[Scene question records]

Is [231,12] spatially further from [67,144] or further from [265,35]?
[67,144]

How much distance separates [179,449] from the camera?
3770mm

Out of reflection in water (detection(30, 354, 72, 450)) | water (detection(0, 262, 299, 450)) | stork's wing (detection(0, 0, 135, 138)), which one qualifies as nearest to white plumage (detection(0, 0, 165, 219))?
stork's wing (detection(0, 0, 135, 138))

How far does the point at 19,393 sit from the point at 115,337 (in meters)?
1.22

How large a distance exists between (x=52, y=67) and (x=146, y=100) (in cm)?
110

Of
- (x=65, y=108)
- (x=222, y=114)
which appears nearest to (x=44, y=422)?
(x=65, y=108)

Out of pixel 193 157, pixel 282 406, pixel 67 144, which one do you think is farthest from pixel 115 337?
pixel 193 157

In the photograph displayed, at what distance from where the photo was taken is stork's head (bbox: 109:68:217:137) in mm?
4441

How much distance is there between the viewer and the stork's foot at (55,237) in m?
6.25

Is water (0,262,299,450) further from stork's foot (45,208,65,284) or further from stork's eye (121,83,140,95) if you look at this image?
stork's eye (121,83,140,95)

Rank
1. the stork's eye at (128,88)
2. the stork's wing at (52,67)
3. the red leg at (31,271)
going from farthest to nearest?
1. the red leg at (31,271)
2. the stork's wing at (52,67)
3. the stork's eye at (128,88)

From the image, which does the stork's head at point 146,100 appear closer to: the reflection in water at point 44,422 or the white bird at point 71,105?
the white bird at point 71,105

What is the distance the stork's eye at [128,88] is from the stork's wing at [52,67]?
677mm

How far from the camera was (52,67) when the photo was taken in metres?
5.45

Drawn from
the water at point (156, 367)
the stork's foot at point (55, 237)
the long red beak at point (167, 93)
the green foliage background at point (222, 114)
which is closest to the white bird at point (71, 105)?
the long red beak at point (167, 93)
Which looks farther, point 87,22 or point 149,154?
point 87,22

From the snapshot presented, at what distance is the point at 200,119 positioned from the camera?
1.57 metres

• _PROBLEM TO WORK ON_: Reproduce every line of the listing above word for word, in the same order.

• _RESULT_:
Is [231,12] spatially further from [67,144] or further from [265,35]?
[67,144]

How much distance separates [179,449] from the camera?
3770mm

Out of reflection in water (detection(30, 354, 72, 450)) | water (detection(0, 262, 299, 450)) | stork's wing (detection(0, 0, 135, 138)), which one qualifies as nearest to white plumage (detection(0, 0, 165, 219))?
stork's wing (detection(0, 0, 135, 138))

How far does the point at 19,393 sit from the point at 115,337 (in meters)?
1.22

How large a distance exists between (x=52, y=67) and (x=146, y=100) (in cm)?
110

Of
- (x=65, y=108)
- (x=222, y=114)
which appears nearest to (x=44, y=422)?
(x=65, y=108)

Out of pixel 193 157, pixel 282 406, pixel 67 144, which one do you think is farthest from pixel 115 337?
pixel 193 157

In the photograph displayed, at what distance from where the photo was taken is stork's head (bbox: 109:68:217:137) in mm?
4441

How much distance is there between the viewer and the stork's foot at (55,237) in m?
6.25

Is water (0,262,299,450) further from stork's foot (45,208,65,284) or further from stork's eye (121,83,140,95) if you look at this image?
stork's eye (121,83,140,95)

Rank
1. the stork's eye at (128,88)
2. the stork's wing at (52,67)
3. the red leg at (31,271)
going from farthest to nearest?
1. the red leg at (31,271)
2. the stork's wing at (52,67)
3. the stork's eye at (128,88)

From the image, which does the stork's head at point 146,100 appear closer to: the reflection in water at point 44,422 or the white bird at point 71,105?
the white bird at point 71,105

What is the distance the stork's eye at [128,88] is from the stork's wing at [52,67]?
677mm

How far from the camera was (52,67) when the photo was taken in metres?
5.45

Drawn from
the water at point (156, 367)
the stork's foot at point (55, 237)
the long red beak at point (167, 93)
the green foliage background at point (222, 114)
which is closest to the white bird at point (71, 105)?
the long red beak at point (167, 93)
Which looks farther, point 87,22 or point 149,154?
point 87,22

From the snapshot presented, at what distance is the point at 200,119 positioned from the camera?
1.57 metres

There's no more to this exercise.